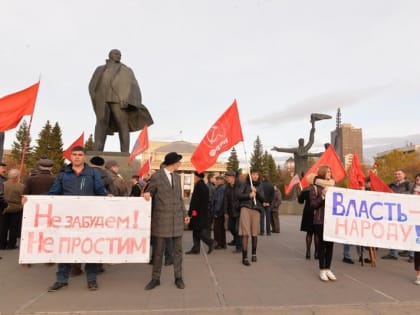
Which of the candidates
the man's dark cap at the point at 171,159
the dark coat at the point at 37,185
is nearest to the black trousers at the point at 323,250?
the man's dark cap at the point at 171,159

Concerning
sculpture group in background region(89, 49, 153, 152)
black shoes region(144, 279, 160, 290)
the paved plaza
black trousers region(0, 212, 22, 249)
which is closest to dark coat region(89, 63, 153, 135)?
sculpture group in background region(89, 49, 153, 152)

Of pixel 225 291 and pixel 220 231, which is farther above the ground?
pixel 220 231

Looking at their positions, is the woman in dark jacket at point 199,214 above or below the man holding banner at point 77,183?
below

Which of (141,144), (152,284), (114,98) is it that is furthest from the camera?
(114,98)

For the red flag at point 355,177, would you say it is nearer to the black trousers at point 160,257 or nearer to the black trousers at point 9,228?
the black trousers at point 160,257

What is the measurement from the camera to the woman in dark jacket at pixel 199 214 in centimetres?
767

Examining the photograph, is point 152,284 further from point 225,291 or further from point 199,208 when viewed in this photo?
point 199,208

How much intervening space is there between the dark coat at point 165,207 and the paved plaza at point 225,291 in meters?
0.78

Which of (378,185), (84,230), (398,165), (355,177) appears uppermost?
(398,165)

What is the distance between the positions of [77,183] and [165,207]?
129 cm

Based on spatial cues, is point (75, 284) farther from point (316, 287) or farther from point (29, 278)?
point (316, 287)

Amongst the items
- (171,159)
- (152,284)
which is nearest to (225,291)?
(152,284)

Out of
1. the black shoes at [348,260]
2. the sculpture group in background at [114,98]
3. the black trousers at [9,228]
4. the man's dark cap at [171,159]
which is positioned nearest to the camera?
the man's dark cap at [171,159]

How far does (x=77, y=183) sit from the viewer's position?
505 cm
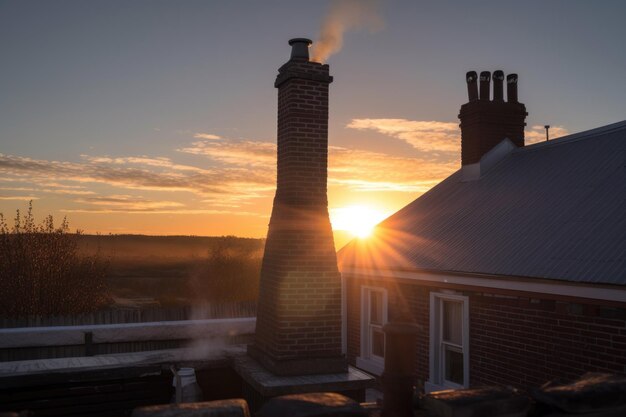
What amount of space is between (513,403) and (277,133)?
6943 millimetres

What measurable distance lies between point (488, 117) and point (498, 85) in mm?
1058

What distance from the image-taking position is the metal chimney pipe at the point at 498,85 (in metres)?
16.5

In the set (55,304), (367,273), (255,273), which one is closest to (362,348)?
(367,273)

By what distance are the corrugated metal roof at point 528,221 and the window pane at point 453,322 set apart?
2.90 feet

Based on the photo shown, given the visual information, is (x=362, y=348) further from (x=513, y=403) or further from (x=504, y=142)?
(x=513, y=403)

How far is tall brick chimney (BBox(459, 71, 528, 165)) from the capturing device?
16.0 meters

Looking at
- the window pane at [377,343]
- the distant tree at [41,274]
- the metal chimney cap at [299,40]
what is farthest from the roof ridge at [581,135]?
the distant tree at [41,274]

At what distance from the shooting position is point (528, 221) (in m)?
11.4

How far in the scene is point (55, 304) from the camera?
21.9 meters

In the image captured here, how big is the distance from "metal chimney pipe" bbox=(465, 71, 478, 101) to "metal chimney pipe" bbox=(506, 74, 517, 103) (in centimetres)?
92

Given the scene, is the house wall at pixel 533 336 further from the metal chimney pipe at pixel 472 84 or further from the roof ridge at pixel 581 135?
the metal chimney pipe at pixel 472 84

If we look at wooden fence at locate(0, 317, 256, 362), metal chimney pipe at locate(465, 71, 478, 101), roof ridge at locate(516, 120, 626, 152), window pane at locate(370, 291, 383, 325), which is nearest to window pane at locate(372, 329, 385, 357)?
window pane at locate(370, 291, 383, 325)

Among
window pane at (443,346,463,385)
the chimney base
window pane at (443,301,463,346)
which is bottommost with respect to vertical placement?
window pane at (443,346,463,385)

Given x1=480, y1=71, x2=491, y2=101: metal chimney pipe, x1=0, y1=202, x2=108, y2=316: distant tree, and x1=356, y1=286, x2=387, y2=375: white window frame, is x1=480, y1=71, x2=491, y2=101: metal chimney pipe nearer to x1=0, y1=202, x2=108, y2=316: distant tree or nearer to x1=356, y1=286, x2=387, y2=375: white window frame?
x1=356, y1=286, x2=387, y2=375: white window frame
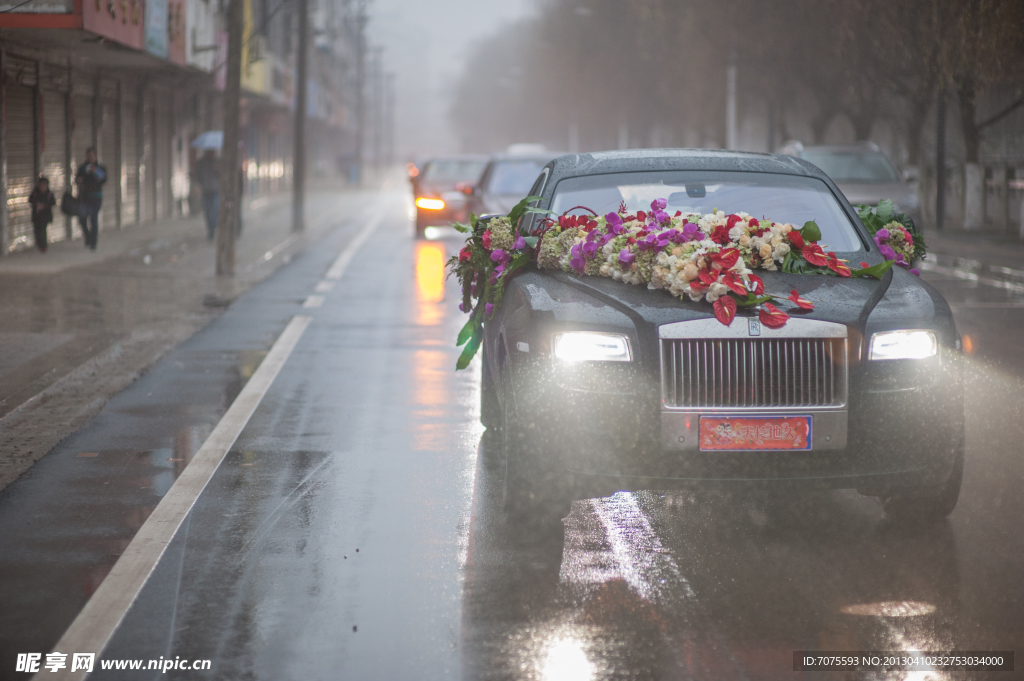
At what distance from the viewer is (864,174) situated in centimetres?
2491

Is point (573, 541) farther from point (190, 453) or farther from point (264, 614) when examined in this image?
point (190, 453)

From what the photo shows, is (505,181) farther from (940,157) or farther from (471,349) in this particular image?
(471,349)

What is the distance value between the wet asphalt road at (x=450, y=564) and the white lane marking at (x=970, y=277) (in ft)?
33.2

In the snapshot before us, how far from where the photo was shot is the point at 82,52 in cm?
2547

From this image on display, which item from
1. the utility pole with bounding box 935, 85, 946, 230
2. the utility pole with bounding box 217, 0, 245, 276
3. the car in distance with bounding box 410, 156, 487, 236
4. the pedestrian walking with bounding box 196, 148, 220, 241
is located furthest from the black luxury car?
the utility pole with bounding box 935, 85, 946, 230

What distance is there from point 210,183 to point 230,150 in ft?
23.4

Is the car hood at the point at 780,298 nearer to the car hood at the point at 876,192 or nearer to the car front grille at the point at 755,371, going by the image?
the car front grille at the point at 755,371

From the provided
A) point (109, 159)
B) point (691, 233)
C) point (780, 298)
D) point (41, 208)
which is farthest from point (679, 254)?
point (109, 159)

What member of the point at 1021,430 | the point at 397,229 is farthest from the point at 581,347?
the point at 397,229

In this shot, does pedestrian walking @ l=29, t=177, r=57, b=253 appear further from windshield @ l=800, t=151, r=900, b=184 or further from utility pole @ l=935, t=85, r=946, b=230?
utility pole @ l=935, t=85, r=946, b=230

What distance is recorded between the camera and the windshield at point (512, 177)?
2170cm

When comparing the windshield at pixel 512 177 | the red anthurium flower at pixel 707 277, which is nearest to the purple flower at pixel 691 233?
the red anthurium flower at pixel 707 277

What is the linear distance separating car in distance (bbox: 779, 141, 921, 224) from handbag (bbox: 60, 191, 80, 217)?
38.0ft

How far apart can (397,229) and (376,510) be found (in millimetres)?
26601
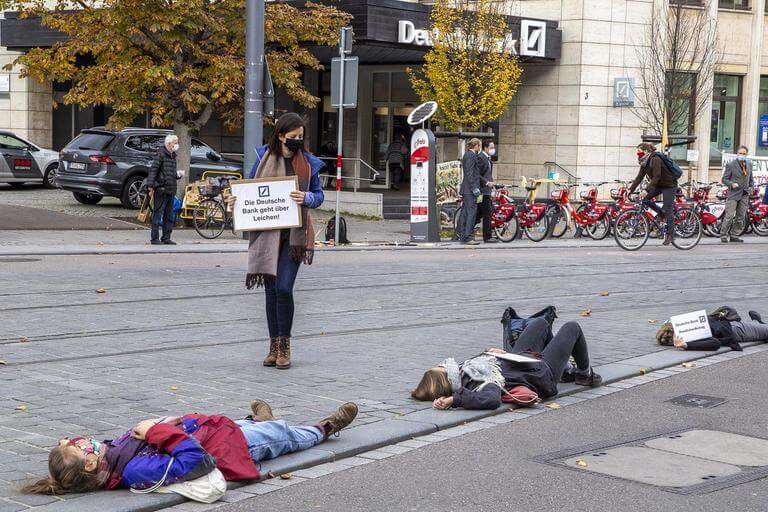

══════

**Challenge:** Copy every line from the one containing "What is the distance value" through the end of the entries, leaving out any pictures.

**Exercise answer:**
What is the distance value between the wet asphalt road at (x=450, y=564) and the white lane marking at (x=970, y=277) (in ft)?
33.2

In the snapshot before us, how far from where the photo was shot is the point at 82,52 in cm?
2547

From this image on display, which item from
1. the utility pole with bounding box 935, 85, 946, 230
2. the utility pole with bounding box 217, 0, 245, 276
3. the car in distance with bounding box 410, 156, 487, 236
4. the pedestrian walking with bounding box 196, 148, 220, 241
is located furthest from the black luxury car?
the utility pole with bounding box 935, 85, 946, 230

What distance is there from point 210,183 to point 230,150 in ft?
23.4

Is the car hood at the point at 780,298 nearer to the car hood at the point at 876,192 or nearer to the car front grille at the point at 755,371, going by the image?
the car front grille at the point at 755,371

From the provided
A) point (109, 159)
B) point (691, 233)
C) point (780, 298)
D) point (41, 208)
which is farthest from point (679, 254)?
point (109, 159)

What member of the point at 1021,430 | the point at 397,229 is farthest from the point at 581,347?
the point at 397,229

In this shot, does pedestrian walking @ l=29, t=177, r=57, b=253 appear further from windshield @ l=800, t=151, r=900, b=184 or further from utility pole @ l=935, t=85, r=946, b=230?
utility pole @ l=935, t=85, r=946, b=230

What distance is recorded between the camera and the windshield at point (512, 177)?
2170cm

When comparing the windshield at pixel 512 177 | the red anthurium flower at pixel 707 277, which is nearest to the purple flower at pixel 691 233?
the red anthurium flower at pixel 707 277

What is the linear distance separating car in distance (bbox: 779, 141, 921, 224) from handbag (bbox: 60, 191, 80, 217)?
38.0ft

How far apart can (397,229) and (376,510) be found (in millimetres)?
26601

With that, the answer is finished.